The second annual Draft Combine is underway, running through Monday at Petco Park in San Diego, where 255 prospects are hoping to boost their stock.
Off the field, players will have the opportunity to participate in a series of medical and performance assessments and educational programming designed to prepare them for careers in professional baseball. On the field, they'll have the opportunity to participate in a pro-style showcase workout, as well as strength and performance assessments. And high school players will have the option to participate in a pair of games.
With everything going on this week, MLB Pipeline's Jim Callis has identified the three biggest stories to keep an eye on over the course of the event.
1. Connor Prielipp's chance to shine
Alabama left-hander Connor Prielipp, who's MLB's No. 24 Draft prospect, likely would be in the conversation to go 1-1 on July 17 had he not had to undergo Tommy John surgery in May 2021. As smoothly as his recovery has seemingly gone, MLB organizations have had just one opportunity to see him throw this year. That changes Friday, during MLB Network's broadcast live from the Combine.
"He's a guy who could factor in the middle of the first round," Callis said, "if all goes well."
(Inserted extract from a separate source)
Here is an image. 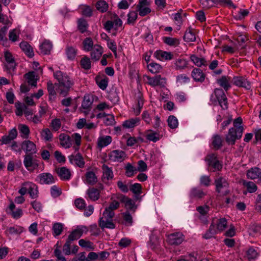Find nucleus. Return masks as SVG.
Returning a JSON list of instances; mask_svg holds the SVG:
<instances>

2. The biggest bats taking big cuts on the big stage
"Termarr Johnson ... he's probably the best high school hitter to come out of the Draft in, it might be 20 years. Just a great swing -- you're going to see how the ball carries," Callis said. "Cam Collier ... he's still just 17. He's going to take BP. He's one of the best hitters in the Draft, too. Those guys are both potential top-10 picks."
3. Non-first-rounders dropping jaws
It's a simple fact of mathematics that not every exciting player can be a first-round pick, and there are prospects who aren't on the top of the rankings but who definitely capable of putting on a show. The Draft Combine gives them the chance to show the baseball world what they can do.
Jacob Misiorowski (No. 83), of Crowder JC, hadn't had the chance to be thoroughly scouted before this year, but he's gained a lot of attention quickly.
"He's up to 100 repeatedly, with a lot of extension," Callis said. "He's fun to watch. He's going to light up the guns."
Virginia Commonwealth corner infielder Tyler Locklear is ranked 107 among Pipeline's Draft Prospects and boasts serious power potential.
"One of the top power hitters in the college ranks," Callis said. "When we're measuring exit velocity and distance during BP on Friday, I'll bet he really puts on a show, as well."
Tennessee's Ben Joyce (No. 116), who threw a pitch at 105 mph earlier this year, was scheduled to throw a bullpen session Friday, but has opted not to.
"He throws as hard as just about anybody on a pitch-by-pitch basis," Callis said.